*** Source records ***
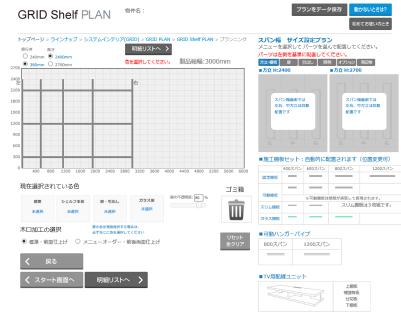 Shelfプランニングsize03-2-2
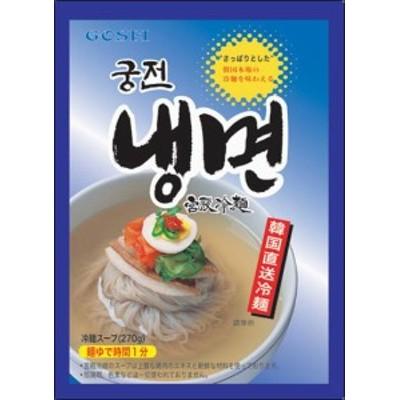 韓国 宮殿水冷麺セット(430g)★韓国食品市場★韓国食材/ 韓国料理/ 冷麺/ 麺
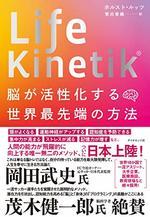 Life Kinetik® 脳が活性化する世界最先端の方法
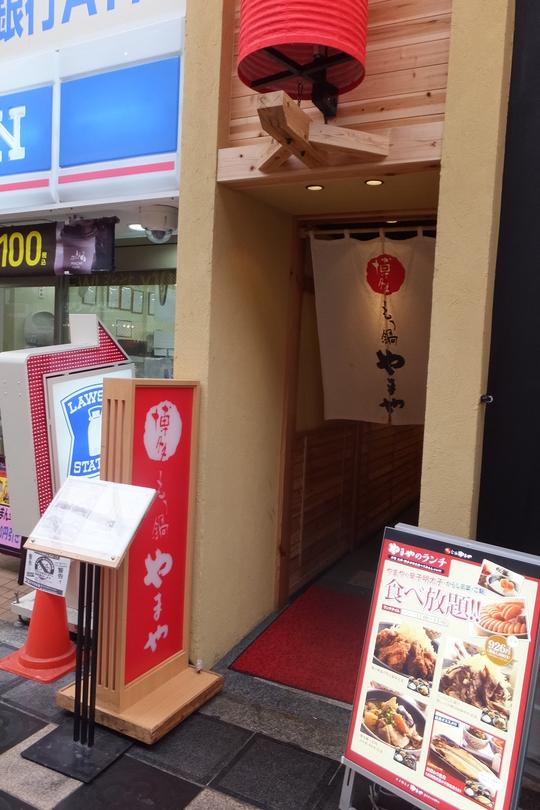 心斎橋 「やまや」 明太子食べ放題で頂く鶏の唐揚げが旨い!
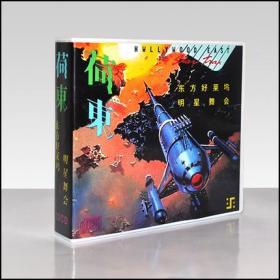 荷东全集12碟黑胶CD光盘的士高舞曲无损音乐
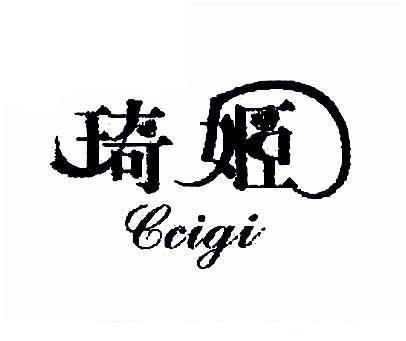 琦姬-CCIGI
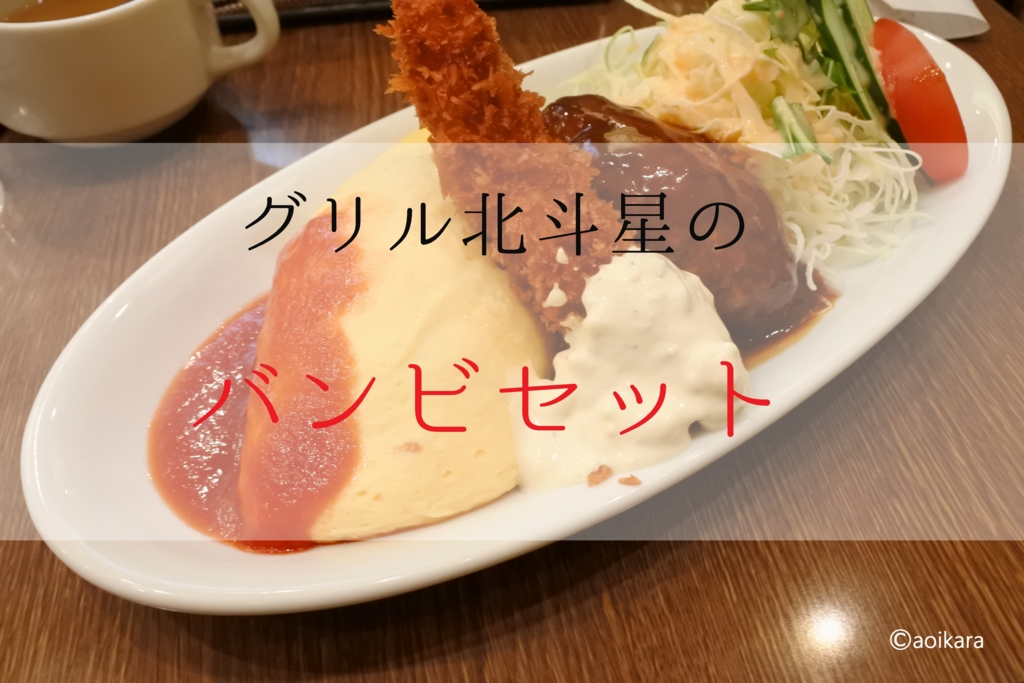 f:id:aoikara:20170523161325j:plain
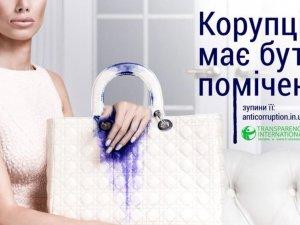 Фото: В Україні запрацював сайт, на якому можна повідомляти про корупцію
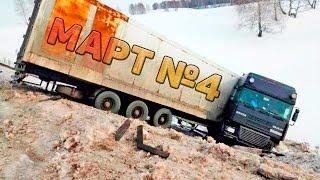 Аварии и ДТП Март 2017 - подборка № 4[Drift Crash Car]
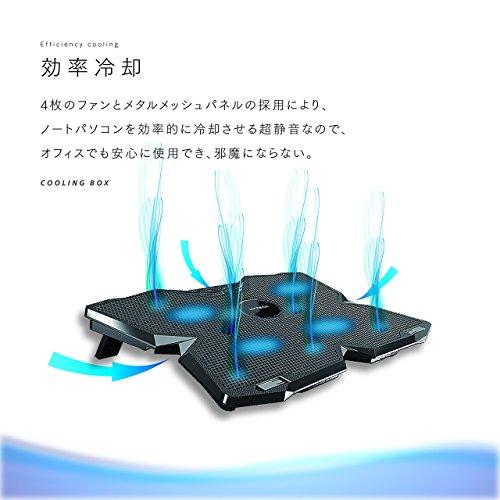 【国内正規品】MATECH ノートパソコン 冷却パッド 冷却台 ノートPCクーラー クール 超静音 USBポート2口 LED搭載 USB接続 17インチ型まで対応4ファン [1年保証] 【2017年モデル】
*** End of Source records ***
## Exercise goal
Every entry should come back exactly as written, only without images.

## Exercise response
 Shelfプランニングsize03-2-2
 韓国 宮殿水冷麺セット(430g)★韓国食品市場★韓国食材/ 韓国料理/ 冷麺/ 麺
 Life Kinetik® 脳が活性化する世界最先端の方法
 心斎橋 「やまや」 明太子食べ放題で頂く鶏の唐揚げが旨い!
 荷东全集12碟黑胶CD光盘的士高舞曲无损音乐
 琦姬-CCIGI
 f:id:aoikara:20170523161325j:plain
 Фото: В Україні запрацював сайт, на якому можна повідомляти про корупцію
 Аварии и ДТП Март 2017 - подборка № 4[Drift Crash Car]
 【国内正規品】MATECH ノートパソコン 冷却パッド 冷却台 ノートPCクーラー クール 超静音 USBポート2口 LED搭載 USB接続 17インチ型まで対応4ファン [1年保証] 【2017年モデル】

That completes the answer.